Change "closest" to "nearest" in the part of the records that opens with the line containing "This visual record" and runs through the end of the records, keeping everything else the same. Give back only that part, without the pictures.
+++
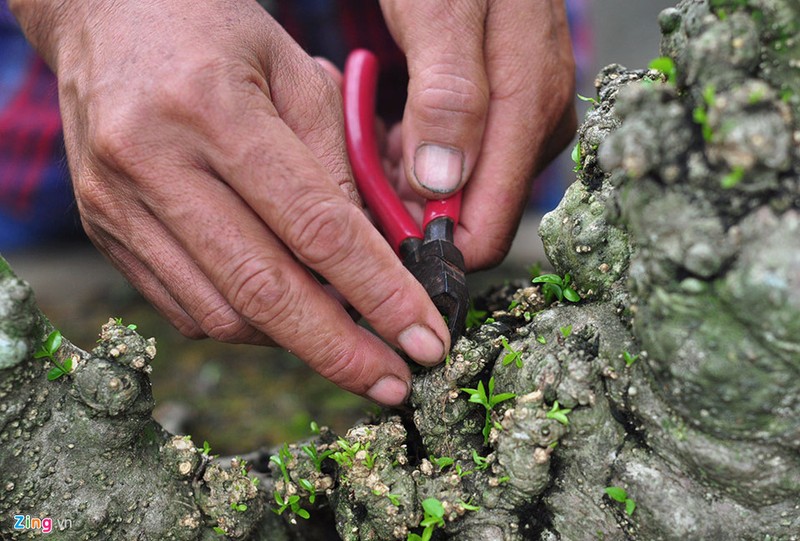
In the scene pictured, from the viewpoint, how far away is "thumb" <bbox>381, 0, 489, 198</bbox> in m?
1.92

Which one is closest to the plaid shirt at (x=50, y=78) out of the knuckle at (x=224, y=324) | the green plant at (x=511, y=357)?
the knuckle at (x=224, y=324)

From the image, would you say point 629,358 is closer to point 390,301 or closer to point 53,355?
point 390,301

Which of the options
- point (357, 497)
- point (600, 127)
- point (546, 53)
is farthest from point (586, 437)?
point (546, 53)

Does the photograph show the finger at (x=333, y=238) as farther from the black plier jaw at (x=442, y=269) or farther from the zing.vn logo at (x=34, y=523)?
the zing.vn logo at (x=34, y=523)

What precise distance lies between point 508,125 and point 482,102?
18cm

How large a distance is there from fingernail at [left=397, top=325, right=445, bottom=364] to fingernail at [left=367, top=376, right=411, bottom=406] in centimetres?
10

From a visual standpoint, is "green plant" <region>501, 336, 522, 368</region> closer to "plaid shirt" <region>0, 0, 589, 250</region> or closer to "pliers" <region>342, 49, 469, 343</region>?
"pliers" <region>342, 49, 469, 343</region>

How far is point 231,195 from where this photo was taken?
5.32 ft

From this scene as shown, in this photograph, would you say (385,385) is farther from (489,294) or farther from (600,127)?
(600,127)

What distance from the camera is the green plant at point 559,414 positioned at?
1.31m

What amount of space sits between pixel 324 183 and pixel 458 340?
0.50 metres

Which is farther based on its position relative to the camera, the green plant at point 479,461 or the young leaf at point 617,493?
the green plant at point 479,461

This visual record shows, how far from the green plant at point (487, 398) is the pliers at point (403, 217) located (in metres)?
0.19

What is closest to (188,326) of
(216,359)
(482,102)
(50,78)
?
(482,102)
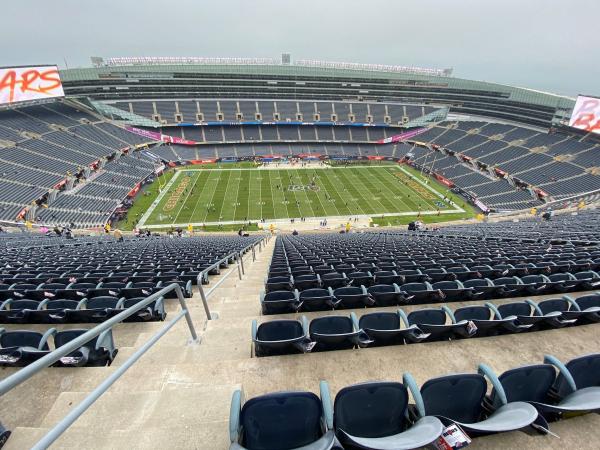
+++
Full response:
This visual record shows, how far from the green plant at point (487, 398) is the pliers at point (403, 217) located (in metres)?
0.19

What is nearest to (188,326) of
(216,359)
(482,102)
(50,78)
?
(482,102)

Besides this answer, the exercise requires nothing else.